*FRAGMENTO*.
▼

Ficha técnica

 

 


No somos nadie

Vida y milagros de San Mollà denunciador

Por Javier Pulido Samper

A tenor de lo visto en No somos nadie, mala solución tiene el asunto de la telebasura, si los dardos que se disparan contra ella son a la postre tan inocentes como los lanzados por Mollà. Es el problema de las pataletas y rabietas, cuando más fuerte sea el llanto más captarás la atención, pero al poco tiempo nadie recordará porque lloraste. El caso es que Jordi Mollà, tan visionario y pontificador como un Pedro Ruiz in acid, parte de la idea de construir una fábula sobre los peligros de la fama mediática, que encumbra a lo peor de cada casa y lo reviste de nuevo Mesias.

Jordi MollaLa idea no es nueva, desde Mankiewicz hasta Allen o Mamet han reflexionado sobre la podredumbre del mundo del espectáculo y la pasividad de la audiencia. Mollà, en las antípodas de los ejemplos citados, prefiere vomitar sin haber digerido bien una crítica despiadada y visceral que no deja títere con cabeza, y es que el actor catalán demuestra estar harto cabreado con los medios de comunicación y su audiencia, con la religión y con todo lo que se mueva, y quiere hacer ver la Luz al resto de la humanidad. Carga tanto las tintas que su mensaje acaba resultando inocuo, y de tan pretendidamente radical acaba cayendo en obviedades sonrojantes, como en la elección de los nombres de los personajes, de resonancias bíblicas.

▲

*TAREA*.
Repite, por favor, el texto de la reseña desde "A tenor de lo" hasta "de nuevo Mesias.", palabra por palabra.

*DATOS PROPORCIONADOS*.
▼

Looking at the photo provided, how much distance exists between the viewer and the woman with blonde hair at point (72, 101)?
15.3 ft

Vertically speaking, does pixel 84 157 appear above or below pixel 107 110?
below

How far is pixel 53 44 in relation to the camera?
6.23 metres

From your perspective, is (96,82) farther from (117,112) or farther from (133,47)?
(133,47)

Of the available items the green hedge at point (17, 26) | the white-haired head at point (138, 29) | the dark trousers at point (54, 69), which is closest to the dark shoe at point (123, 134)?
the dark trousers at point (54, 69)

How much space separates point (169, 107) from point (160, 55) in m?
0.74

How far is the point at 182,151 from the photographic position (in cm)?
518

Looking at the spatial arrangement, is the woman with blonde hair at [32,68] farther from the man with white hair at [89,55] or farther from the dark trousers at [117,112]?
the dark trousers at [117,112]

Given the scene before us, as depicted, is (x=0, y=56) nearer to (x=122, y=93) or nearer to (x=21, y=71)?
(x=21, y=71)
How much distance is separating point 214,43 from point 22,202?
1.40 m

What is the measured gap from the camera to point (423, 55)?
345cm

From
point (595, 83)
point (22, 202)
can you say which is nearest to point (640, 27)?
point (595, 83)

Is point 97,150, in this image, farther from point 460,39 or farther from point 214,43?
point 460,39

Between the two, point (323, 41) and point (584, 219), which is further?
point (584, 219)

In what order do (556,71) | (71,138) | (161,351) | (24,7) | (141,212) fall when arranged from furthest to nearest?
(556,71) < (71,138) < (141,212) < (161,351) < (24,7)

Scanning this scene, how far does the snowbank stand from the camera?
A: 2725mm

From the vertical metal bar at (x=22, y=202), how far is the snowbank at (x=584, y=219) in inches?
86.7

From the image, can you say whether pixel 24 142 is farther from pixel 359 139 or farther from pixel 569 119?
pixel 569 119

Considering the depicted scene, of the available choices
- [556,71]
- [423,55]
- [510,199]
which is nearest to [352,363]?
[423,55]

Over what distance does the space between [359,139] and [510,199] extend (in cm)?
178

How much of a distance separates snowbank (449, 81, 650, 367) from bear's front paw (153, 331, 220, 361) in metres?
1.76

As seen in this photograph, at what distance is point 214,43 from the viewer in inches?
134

▲

*RESPUESTA ESCRITA*.
A tenor de lo visto en No somos nadie, mala solución tiene el asunto de la telebasura, si los dardos que se disparan contra ella son a la postre tan inocentes como los lanzados por Mollà. Es el problema de las pataletas y rabietas, cuando más fuerte sea el llanto más captarás la atención, pero al poco tiempo nadie recordará porque lloraste. El caso es que Jordi Mollà, tan visionario y pontificador como un Pedro Ruiz in acid, parte de la idea de construir una fábula sobre los peligros de la fama mediática, que encumbra a lo peor de cada casa y lo reviste de nuevo Mesias.